**选文**
********************
本申请公开一种影像撷取系统,此影像撷取系统包含主板、激光装置、影像感测装置及数据处理装置。激光装置电性连接主板,且激光装置包含激光源,激光源用以发射激光。影像感测装置电性连接主板,且影像感测装置包含孔洞及影像感测器。激光的反射光或散射光通过孔洞而形成影像。影像感测器依据影像产生影像信号。数据处理装置电性连接主板,并用以依据影像信号产生活体侦测信号。本申请的影像撷取系统可确认待测物是否为活体,而非具有生物特征的伪装道具,以避免被不法人士以具有生物特征的伪装道具来模仿使用者,进而登入使用者的电子装置或账号,严重影响使用安全性。
********************
**任务 A**
更新列表中的几行：从含有“In this picture, would”的那一行开始，到列表末尾为止，把其中的“nearer”都换成“closer”，其余内容不变。答案中不要包含图片。
以下列表与选文内容毫无关系。

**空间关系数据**
********************
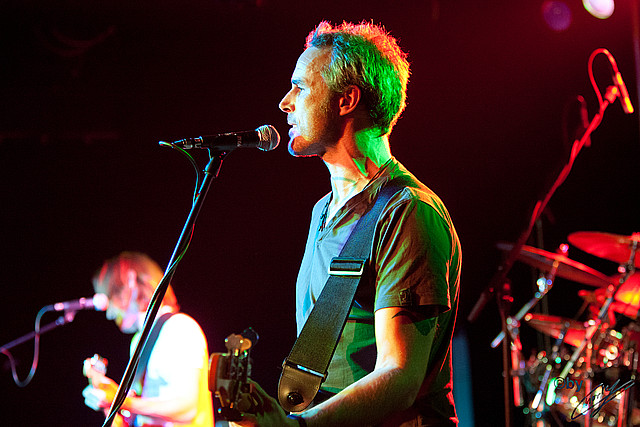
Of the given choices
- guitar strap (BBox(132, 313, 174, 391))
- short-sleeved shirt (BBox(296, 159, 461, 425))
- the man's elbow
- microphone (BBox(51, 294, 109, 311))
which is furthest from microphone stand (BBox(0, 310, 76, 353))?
the man's elbow

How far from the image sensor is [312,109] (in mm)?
1985

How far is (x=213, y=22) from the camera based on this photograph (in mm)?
4922

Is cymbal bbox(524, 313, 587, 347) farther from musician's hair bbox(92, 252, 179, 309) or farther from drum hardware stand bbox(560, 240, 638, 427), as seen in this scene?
musician's hair bbox(92, 252, 179, 309)

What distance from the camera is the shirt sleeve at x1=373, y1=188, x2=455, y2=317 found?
1460mm

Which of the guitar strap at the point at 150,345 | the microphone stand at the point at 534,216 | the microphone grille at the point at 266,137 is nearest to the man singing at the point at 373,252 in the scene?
the microphone grille at the point at 266,137

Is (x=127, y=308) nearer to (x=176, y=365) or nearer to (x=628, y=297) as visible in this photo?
(x=176, y=365)

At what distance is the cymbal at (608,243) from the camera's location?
3.96 metres

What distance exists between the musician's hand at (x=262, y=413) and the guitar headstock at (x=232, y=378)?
0.02 m

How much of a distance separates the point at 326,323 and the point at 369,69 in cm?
92

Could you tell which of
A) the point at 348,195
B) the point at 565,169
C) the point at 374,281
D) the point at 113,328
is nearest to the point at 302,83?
the point at 348,195

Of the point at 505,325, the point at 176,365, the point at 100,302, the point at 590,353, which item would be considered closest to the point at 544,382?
the point at 590,353

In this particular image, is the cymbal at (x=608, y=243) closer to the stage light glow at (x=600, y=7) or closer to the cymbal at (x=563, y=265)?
the cymbal at (x=563, y=265)

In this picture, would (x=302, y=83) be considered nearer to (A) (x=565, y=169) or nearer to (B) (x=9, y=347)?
(A) (x=565, y=169)

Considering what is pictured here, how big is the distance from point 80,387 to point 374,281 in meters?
4.08
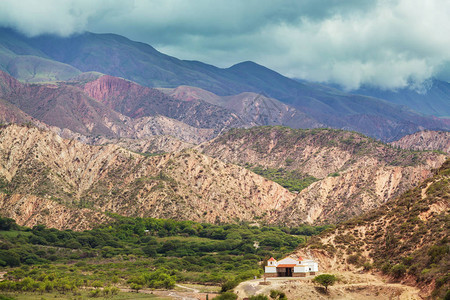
********************
**任务 B**
根据选文回答：
(i) 激光装置包含什么？
(ii) 影像是由什么光通过孔洞形成的？
(iii) 数据处理装置依据什么产生活体侦测信号？

**完整答案 A**
In this picture, would (x=302, y=83) be considered closer to (A) (x=565, y=169) or closer to (B) (x=9, y=347)?
(A) (x=565, y=169)

Considering what is pictured here, how big is the distance from point 80,387 to point 374,281 in meters?
4.08

**完整答案 B**
(i) 激光源。
(ii) 激光的反射光或散射光。
(iii) 影像信号。